## Problem to work on
A single number is needed: how many lines of the data hold the word "Tanzania".

============================================================

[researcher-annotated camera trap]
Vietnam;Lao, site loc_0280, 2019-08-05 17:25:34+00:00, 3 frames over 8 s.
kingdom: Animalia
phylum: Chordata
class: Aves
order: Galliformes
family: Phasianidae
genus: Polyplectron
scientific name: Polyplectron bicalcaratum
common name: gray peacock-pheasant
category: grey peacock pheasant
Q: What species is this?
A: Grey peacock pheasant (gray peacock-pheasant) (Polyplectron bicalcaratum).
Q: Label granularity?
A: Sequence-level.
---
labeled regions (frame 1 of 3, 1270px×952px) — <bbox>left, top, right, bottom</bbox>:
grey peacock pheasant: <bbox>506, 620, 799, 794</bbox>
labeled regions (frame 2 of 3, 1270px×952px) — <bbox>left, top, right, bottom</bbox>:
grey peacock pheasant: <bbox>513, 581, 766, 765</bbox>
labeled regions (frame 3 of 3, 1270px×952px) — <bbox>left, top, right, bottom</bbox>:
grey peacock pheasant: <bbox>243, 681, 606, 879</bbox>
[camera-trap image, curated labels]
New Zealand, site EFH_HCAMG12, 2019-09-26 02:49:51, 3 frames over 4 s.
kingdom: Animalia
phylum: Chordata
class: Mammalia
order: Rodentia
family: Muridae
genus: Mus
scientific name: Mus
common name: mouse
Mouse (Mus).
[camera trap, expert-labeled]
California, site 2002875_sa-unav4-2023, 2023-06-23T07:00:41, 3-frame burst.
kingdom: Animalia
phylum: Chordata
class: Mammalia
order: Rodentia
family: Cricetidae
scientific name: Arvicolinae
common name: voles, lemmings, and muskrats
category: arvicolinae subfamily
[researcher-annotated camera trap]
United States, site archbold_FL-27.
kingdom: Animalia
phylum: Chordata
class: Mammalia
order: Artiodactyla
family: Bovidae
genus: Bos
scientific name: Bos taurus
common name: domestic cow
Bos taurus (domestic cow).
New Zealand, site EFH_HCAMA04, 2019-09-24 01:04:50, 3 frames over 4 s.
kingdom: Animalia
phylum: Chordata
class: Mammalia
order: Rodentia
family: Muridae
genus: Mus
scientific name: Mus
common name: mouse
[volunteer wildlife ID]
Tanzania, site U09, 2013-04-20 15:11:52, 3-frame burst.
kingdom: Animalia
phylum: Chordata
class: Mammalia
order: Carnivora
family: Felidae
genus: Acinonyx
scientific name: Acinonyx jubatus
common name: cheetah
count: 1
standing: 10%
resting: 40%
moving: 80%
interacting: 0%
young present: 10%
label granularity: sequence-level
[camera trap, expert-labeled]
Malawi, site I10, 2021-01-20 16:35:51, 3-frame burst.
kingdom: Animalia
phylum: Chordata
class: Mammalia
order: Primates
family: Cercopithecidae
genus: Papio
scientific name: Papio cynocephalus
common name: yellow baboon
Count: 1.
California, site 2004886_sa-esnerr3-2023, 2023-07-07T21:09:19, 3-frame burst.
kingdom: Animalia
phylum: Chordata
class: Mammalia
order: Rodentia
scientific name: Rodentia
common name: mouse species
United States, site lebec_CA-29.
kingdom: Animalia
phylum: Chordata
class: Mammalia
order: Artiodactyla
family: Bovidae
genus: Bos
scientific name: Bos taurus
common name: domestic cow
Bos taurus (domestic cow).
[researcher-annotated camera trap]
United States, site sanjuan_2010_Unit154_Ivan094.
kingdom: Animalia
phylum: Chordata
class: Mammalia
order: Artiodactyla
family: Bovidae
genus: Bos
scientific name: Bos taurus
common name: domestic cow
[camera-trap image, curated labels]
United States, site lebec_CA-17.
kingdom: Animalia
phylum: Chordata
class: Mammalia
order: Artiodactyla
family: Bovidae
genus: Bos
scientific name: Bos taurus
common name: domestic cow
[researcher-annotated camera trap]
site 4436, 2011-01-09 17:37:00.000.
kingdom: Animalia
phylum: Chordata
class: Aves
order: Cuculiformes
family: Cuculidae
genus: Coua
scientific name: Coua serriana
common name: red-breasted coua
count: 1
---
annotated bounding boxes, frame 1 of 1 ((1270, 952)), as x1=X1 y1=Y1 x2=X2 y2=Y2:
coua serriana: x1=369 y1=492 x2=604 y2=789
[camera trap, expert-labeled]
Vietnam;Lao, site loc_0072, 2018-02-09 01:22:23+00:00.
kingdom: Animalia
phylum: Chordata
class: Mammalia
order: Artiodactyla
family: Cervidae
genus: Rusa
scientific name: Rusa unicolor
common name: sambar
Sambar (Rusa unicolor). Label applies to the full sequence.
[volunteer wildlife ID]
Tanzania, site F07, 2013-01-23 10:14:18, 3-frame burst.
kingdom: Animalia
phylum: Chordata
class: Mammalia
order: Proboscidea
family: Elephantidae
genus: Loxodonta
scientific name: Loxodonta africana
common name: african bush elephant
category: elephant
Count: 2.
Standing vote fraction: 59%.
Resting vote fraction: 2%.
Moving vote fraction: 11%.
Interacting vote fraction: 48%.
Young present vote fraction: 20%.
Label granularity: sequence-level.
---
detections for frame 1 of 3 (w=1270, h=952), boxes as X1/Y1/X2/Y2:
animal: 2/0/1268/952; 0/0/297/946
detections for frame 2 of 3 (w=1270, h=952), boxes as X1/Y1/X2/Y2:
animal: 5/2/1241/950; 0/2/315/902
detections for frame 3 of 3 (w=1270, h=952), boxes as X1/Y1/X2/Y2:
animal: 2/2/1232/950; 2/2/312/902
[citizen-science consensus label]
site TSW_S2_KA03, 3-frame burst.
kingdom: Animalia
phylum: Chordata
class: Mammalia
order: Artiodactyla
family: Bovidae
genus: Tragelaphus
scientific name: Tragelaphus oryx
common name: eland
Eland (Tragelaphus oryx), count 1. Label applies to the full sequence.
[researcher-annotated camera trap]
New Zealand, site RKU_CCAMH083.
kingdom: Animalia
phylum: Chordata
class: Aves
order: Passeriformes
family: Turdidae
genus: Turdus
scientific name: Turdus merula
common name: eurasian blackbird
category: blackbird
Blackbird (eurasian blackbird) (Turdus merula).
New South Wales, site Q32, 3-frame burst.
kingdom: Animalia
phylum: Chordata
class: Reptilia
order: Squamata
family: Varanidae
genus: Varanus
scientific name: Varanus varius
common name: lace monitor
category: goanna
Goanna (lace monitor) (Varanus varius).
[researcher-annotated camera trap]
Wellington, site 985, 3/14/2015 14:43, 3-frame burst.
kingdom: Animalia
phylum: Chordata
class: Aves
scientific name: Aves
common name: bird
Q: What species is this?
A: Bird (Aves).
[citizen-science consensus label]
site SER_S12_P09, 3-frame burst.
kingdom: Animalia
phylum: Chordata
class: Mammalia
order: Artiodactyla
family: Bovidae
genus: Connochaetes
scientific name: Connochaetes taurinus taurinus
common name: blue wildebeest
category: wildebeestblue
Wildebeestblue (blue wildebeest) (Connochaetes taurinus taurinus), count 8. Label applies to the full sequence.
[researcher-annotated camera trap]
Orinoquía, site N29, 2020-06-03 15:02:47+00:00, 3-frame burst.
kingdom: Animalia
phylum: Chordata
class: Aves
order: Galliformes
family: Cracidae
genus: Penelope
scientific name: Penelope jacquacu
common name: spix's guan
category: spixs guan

============================================================

## Solution
2